[What to do]
1/ In the report on children's eye health, at what age does the optometrist say comprehensive eye exams should start?
2/ Extract the passage from the report on children's eye health, starting at "That’s why Settlers" and ending at "side to side.".

[Extract to read]
::::

Keeping Families Safe: Remember to keep up with your kid's eye health

Keeping Families Safe: Remember to keep up with your kid's eye health (WKEF/WRGT)

KEEPING FAMILIES SAFE (WKEF/WRGT) - Good vision is key to success in school. It's been estimated that as much as 80 percent of the learning a child does, occurs through his or her eyes. That's why it's important to not neglect your eye health as Deborah Linz explains in her Keeping Families Safe Report.

5-year old Claire Gabbard is getting a new pair of glasses to help with her double vision. Mom Lyndsey got concerned last year.

“Especially when I started noticing her only opening one eye it’s like what is wrong with her," she said. "And it upset me because I wanted her to be able to see”.

That’s why Settlers Walk Eye Care optometrist Brian Landrum says a comprehensive eye exam starting around 9 months of age is important. He says a vision screening at school or with a pediatrician is not enough.

Landrum says, “It catches a lot of kids but doesn't catch them all not substitute for eye exam and a screening never looks at eye health.”

Warning signs your child may be having vision problems include frequent eye rubbing, headaches, avoiding reading and other close activities, a short attention span, and turning their head from side to side.

Nearsightedness or myopia has risen dramatically now affecting around 42 percent of the population, up from 25 percent in the 1970's. Dr. Landrum says it could be attributed to genetics more near work and more use of electronic devices.

But in the last few years atropine drops have been shown to dramatically slow the rate of nearsightedness in children by 50 percent.

::::

[Supplied data]
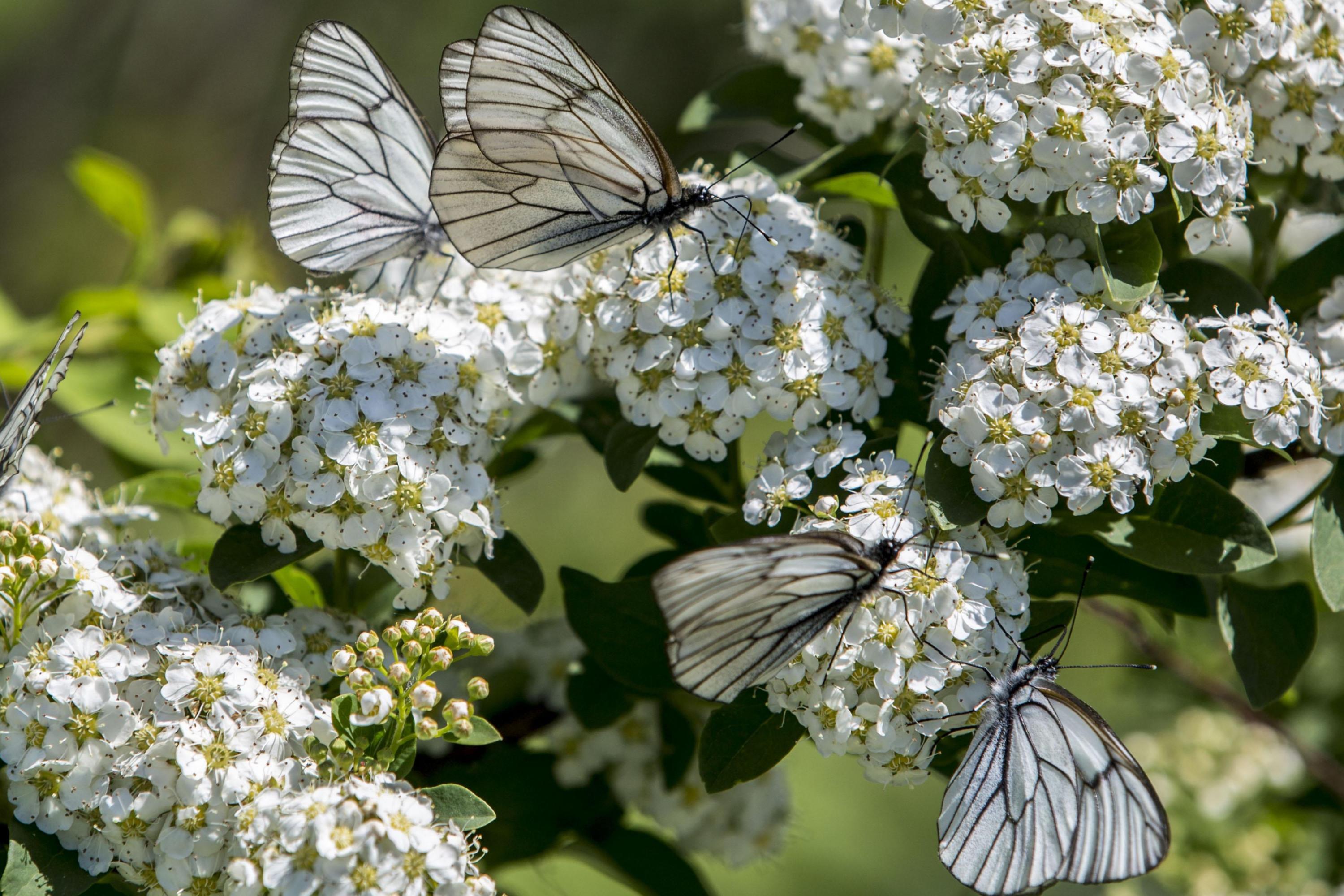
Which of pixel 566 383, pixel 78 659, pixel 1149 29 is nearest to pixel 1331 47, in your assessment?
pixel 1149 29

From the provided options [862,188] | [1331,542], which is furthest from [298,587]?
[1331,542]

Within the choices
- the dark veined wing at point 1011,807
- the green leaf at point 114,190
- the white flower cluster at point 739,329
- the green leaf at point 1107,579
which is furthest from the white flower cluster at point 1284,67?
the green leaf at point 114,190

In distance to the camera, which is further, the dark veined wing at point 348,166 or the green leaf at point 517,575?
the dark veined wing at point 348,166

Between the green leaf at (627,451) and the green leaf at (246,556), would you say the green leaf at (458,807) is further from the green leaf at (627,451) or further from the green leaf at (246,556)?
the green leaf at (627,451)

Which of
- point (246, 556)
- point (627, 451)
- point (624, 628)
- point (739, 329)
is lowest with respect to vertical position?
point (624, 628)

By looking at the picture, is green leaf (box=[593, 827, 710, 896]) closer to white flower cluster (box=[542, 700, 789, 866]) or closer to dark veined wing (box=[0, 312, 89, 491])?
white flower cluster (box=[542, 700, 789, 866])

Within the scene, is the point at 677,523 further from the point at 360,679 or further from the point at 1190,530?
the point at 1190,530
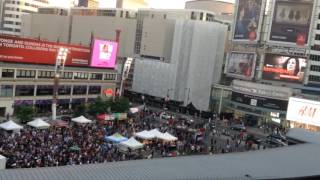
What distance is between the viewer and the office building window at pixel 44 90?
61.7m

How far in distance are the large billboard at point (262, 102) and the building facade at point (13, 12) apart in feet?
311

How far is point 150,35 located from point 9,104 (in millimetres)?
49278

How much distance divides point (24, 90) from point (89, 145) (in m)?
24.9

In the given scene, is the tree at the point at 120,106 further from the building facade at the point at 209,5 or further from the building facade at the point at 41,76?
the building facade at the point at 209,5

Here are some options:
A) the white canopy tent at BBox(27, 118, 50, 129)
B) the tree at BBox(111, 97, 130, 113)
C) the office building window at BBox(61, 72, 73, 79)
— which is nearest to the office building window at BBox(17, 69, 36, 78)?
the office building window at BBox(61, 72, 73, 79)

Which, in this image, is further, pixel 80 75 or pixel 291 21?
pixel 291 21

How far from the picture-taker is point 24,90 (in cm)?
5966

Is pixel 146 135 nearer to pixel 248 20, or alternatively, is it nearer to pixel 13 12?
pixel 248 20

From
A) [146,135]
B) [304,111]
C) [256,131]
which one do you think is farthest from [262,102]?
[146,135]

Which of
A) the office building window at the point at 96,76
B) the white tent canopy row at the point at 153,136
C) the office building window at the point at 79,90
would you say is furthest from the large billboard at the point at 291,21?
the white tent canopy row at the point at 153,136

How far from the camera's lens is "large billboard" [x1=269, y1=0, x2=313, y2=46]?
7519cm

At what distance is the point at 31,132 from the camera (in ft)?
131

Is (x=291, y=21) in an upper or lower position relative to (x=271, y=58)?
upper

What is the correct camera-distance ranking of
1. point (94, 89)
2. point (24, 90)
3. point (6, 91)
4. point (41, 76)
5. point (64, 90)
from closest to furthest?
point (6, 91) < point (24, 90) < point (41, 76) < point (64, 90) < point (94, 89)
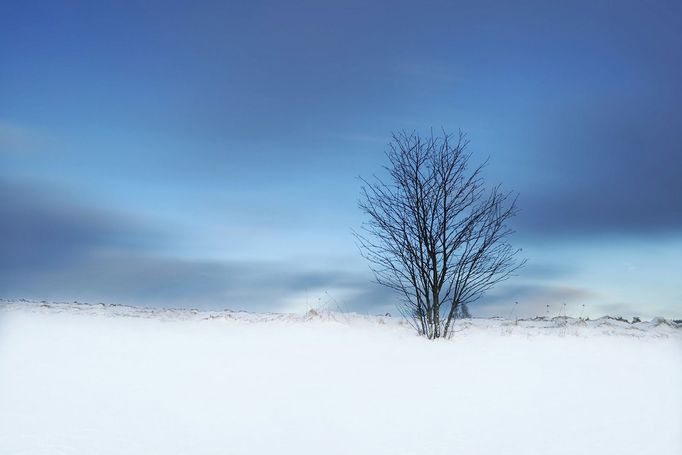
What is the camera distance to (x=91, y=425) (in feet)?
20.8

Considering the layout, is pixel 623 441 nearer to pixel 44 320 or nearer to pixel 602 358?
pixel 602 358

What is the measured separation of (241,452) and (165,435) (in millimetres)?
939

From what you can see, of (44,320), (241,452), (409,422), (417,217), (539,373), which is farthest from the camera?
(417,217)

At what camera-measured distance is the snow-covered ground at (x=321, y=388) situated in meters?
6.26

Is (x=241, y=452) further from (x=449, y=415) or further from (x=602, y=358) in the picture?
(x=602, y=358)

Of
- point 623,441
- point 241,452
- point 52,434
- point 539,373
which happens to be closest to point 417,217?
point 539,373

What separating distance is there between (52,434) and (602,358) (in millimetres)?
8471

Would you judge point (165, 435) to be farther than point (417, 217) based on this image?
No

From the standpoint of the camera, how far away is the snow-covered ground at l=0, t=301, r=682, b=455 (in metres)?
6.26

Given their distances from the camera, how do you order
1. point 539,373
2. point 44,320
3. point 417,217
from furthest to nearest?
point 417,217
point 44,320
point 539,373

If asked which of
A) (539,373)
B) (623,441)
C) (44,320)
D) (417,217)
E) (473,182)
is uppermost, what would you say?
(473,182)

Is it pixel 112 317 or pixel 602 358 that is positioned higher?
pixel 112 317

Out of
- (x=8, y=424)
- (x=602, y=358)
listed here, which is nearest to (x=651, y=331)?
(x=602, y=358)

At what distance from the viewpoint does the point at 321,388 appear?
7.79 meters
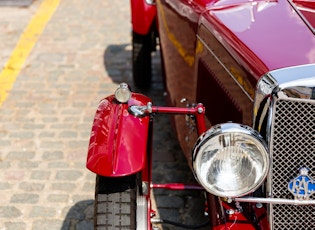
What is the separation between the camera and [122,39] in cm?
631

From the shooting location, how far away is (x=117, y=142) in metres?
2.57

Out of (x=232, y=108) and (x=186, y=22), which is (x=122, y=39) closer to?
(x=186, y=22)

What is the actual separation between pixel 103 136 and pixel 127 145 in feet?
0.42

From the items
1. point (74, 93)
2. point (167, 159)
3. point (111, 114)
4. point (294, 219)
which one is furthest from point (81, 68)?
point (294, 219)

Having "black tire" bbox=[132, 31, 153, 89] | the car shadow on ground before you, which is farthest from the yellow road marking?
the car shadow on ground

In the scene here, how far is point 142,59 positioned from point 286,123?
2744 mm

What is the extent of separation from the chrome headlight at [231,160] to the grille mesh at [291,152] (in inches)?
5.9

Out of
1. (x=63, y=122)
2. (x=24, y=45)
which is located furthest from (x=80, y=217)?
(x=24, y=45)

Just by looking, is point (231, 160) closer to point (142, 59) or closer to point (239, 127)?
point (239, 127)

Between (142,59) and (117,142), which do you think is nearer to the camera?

::::

[Answers]
1/ Around 9 months of age.

2/
That’s why Settlers Walk Eye Care optometrist Brian Landrum says a comprehensive eye exam starting around 9 months of age is important. He says a vision screening at school or with a pediatrician is not enough.

Landrum says, “It catches a lot of kids but doesn't catch them all not substitute for eye exam and a screening never looks at eye health.”

Warning signs your child may be having vision problems include frequent eye rubbing, headaches, avoiding reading and other close activities, a short attention span, and turning their head from side to side.